On appeal, American National argued that allowing a patent owner to refine claims or correct potential § 112 errors violated due process and the Administrative Procedure Act by allowing the patent owner and the Board to address concerns that were never germane to an IPR process. Specifically, according to American National, it would be “asymmetr[ical]” and “unfair” to allow the patent owner to amend its claims to address § 112 concerns because a petition cannot challenge claims under § 112.
The CAFC, however, disagreed that allowing the patent owner to correct § 112 issues was unfair as petitioners are able to challenge proposed amended claims on grounds beyond §§ 102 and 103 (American National itself raised such challenges during the previous IPR proceedings).
The CAFC further supported its decision by discussing the Board’s holding in Lectrosonics, Inc. v. Zaxcom.
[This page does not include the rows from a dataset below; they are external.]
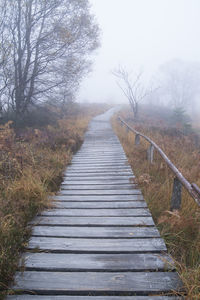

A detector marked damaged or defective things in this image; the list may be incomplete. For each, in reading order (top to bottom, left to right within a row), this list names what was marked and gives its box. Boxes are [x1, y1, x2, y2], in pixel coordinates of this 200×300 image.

rusty metal railing [118, 116, 199, 210]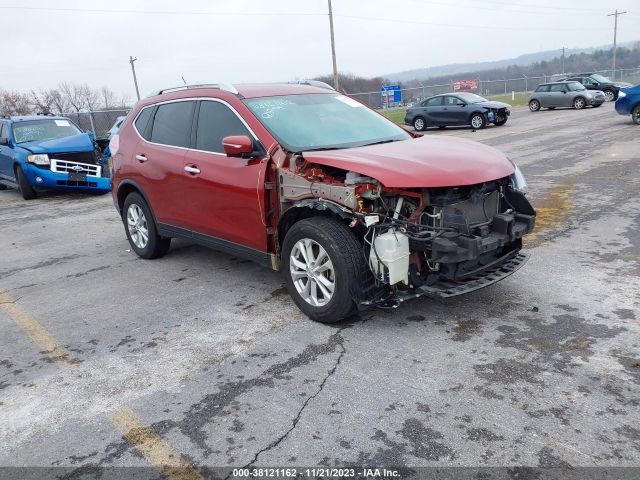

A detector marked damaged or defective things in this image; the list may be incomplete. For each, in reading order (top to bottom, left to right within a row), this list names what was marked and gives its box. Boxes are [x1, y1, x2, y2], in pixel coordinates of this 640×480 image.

blue damaged car [0, 115, 111, 200]
damaged red suv [111, 81, 536, 322]
crushed front end [278, 158, 532, 308]
broken headlight area [278, 159, 536, 306]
In Lectrosinics, the Board held “once a proposed claim includes amendments to address a prior art ground in the trial, a patent owner also may include additional limitations to address potential § 101 or § 112 issues, if necessary.” The Board reasoned that allowing these amendments “serves the public interest by helping to ensure the patentability of amended claims” and “helps ensure a ‘just’ resolution of the proceedings and fairness to all parties.”
The CAFC agreed with the Board’s reasoning and stated that it did not conflict with the American Invents Act, which only restricts amendments that enlarge the scope of the claims or introduce new matter. Thus, the CAFC held that so long as a proposed claim amendment does not enlarge the scope of the claims, does not add new matter, and responds to a ground of unpatentability in the proceeding, the patent owner may also make additional amendments to a claim without running afoul of the relevant statutes and regulation.